Jobs:
#1 Answer these from the supply and demand report:
(a) About how much did the gold price fall?
(b) What does the report say tells us about the dynamic of gold coming out of hoards and into carry trades?
(c) With gold and silver, in what unit of time is stocks to flows measured?
#2 Please reproduce the passage of the supply and demand report starting with "Conventional techniques for" and going on through "theory, click here.", swapping "wheat" for "copper".

Given text:
Monetary Metals Supply and Demand Report: 23 Mar, 2014

The gold price fell about fifty bucks, and the silver price fell about a buck twenty, which is even more as a percentage. It’s interesting to see what happened to the fundamentals of supply and demand along with these moves.

Here is the graph of the metals’ prices.

The Prices of Gold and Silver

Letter mar 23 prices

We are interested in the changing equilibrium created when some market participants are accumulating hoards and others are dishoarding. Of course, what makes it exciting is that speculators can (temporarily) exaggerate or fight against the trend. The speculators are often acting on rumors, technical analysis, or partial data about flows into or out of one corner of the market. That kind of information can’t tell them whether the globe, on net, hoarding or dishoarding.

One could point out that gold does not, on net, go into or out of anything. Yes, that is true. But it can come out of hoards and into carry trades. That is what we study. The gold basis tells us about this dynamic.

Conventional techniques for analyzing supply and demand are inapplicable to gold and silver, because the monetary metals have such high inventories. In normal commodities, inventories divided by annual production can be measured in months. The world just does not keep much inventory in wheat or oil.

With gold and silver, stocks to flows is measured in decades. Every ounce of those massive stockpiles is potential supply. Everyone on the planet is potential demand. At the right price. Looking at incremental changes in mine output or electronic manufacturing is not helpful to predict the future prices of the metals. For an introduction and guide to our concepts and theory, click here.

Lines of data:
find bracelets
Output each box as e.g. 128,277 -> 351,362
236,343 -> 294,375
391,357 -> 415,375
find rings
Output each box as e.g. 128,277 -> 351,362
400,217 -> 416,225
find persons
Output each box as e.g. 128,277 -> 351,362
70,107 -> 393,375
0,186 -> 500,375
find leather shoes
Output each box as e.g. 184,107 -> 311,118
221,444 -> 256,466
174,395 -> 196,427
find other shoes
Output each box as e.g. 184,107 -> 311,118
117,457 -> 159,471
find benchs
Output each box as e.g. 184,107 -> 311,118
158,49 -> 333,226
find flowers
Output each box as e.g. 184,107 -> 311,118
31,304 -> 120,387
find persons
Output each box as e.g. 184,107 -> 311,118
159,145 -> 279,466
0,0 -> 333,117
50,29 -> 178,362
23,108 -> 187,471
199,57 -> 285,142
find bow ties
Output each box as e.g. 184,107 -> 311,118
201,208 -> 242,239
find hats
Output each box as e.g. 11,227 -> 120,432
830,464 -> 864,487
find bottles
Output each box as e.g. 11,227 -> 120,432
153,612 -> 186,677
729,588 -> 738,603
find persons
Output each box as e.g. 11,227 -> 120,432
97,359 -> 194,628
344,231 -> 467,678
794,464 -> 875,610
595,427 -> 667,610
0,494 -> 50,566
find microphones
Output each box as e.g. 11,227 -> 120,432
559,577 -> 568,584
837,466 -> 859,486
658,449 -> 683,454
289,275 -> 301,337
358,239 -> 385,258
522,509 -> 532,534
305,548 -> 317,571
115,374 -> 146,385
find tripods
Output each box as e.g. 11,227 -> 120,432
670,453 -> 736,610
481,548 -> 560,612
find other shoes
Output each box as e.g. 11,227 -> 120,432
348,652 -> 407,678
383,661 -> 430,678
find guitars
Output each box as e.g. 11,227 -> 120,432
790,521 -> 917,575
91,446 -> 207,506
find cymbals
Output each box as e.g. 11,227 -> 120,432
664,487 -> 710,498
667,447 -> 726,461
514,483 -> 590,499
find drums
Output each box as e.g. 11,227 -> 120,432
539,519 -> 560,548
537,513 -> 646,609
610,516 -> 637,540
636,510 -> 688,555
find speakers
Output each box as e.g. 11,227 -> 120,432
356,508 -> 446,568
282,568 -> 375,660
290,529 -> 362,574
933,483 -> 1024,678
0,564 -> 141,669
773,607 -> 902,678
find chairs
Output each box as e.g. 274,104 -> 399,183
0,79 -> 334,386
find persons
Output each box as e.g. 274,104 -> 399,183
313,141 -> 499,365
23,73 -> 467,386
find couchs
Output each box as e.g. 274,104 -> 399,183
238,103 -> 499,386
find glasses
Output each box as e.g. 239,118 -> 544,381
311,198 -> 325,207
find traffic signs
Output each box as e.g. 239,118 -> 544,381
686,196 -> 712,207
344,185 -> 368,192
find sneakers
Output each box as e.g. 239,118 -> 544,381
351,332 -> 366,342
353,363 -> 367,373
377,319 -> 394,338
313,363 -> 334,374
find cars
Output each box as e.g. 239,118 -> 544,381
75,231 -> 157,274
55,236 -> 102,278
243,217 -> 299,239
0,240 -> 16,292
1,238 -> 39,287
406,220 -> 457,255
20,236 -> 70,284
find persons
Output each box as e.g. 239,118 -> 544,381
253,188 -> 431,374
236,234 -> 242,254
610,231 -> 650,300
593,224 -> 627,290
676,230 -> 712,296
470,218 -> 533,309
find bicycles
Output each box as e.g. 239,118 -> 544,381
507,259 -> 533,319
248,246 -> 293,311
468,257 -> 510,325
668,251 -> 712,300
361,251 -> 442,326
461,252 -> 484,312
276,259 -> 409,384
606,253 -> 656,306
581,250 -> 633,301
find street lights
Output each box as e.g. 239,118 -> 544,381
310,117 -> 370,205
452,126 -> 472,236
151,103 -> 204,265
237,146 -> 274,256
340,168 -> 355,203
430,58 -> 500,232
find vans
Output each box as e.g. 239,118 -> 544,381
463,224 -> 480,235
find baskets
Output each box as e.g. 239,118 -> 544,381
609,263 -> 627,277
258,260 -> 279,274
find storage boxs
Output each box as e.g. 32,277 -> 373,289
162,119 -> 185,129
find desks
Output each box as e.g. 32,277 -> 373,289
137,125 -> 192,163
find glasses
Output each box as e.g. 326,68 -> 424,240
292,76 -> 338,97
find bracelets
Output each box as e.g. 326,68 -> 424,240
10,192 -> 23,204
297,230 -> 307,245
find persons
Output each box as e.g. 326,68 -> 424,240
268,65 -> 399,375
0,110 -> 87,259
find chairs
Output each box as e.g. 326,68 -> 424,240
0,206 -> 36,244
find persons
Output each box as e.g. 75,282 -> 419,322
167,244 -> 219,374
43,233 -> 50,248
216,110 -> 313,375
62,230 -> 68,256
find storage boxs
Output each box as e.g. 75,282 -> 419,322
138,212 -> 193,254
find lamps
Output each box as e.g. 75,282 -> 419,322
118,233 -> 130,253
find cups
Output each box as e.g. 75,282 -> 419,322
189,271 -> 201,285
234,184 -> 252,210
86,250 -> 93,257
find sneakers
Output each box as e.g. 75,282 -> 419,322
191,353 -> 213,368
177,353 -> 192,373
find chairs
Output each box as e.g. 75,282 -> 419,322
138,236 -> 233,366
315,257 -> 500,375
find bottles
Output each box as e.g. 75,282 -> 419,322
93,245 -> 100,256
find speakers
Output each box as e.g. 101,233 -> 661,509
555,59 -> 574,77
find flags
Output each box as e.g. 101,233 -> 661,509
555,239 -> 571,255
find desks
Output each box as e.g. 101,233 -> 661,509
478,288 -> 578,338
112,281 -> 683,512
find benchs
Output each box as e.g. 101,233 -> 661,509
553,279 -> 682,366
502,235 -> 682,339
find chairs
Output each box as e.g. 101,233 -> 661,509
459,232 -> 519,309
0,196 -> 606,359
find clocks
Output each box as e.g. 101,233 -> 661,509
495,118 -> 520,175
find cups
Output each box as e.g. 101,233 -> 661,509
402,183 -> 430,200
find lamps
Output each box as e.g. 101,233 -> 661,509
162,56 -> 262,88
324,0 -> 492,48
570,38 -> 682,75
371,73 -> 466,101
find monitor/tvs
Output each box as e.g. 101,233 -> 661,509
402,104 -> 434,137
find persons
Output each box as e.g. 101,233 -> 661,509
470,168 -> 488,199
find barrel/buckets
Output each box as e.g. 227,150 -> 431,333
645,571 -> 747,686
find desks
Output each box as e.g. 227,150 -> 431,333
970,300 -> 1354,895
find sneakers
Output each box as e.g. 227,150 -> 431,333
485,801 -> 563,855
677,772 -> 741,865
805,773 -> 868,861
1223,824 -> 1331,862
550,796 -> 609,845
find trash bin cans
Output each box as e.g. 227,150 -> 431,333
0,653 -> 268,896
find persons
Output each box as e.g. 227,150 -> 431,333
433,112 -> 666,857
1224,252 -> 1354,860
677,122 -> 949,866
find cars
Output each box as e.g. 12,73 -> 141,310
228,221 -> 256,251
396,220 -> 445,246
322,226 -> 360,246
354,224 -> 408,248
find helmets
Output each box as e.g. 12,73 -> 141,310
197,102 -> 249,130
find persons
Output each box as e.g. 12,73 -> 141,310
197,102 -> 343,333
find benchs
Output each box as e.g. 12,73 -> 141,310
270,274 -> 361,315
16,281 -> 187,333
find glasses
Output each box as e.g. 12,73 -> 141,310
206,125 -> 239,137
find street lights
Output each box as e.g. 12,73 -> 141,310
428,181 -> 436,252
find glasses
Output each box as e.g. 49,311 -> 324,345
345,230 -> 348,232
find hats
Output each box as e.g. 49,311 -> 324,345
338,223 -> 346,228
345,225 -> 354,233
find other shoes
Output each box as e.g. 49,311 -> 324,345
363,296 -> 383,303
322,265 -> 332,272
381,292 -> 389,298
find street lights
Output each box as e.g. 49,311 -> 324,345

The answers:
#1
(a) About fifty bucks.
(b) The gold basis.
(c) Decades.

#2
Conventional techniques for analyzing supply and demand are inapplicable to gold and silver, because the monetary metals have such high inventories. In normal commodities, inventories divided by annual production can be measured in months. The world just does not keep much inventory in copper or oil.

With gold and silver, stocks to flows is measured in decades. Every ounce of those massive stockpiles is potential supply. Everyone on the planet is potential demand. At the right price. Looking at incremental changes in mine output or electronic manufacturing is not helpful to predict the future prices of the metals. For an introduction and guide to our concepts and theory, click here.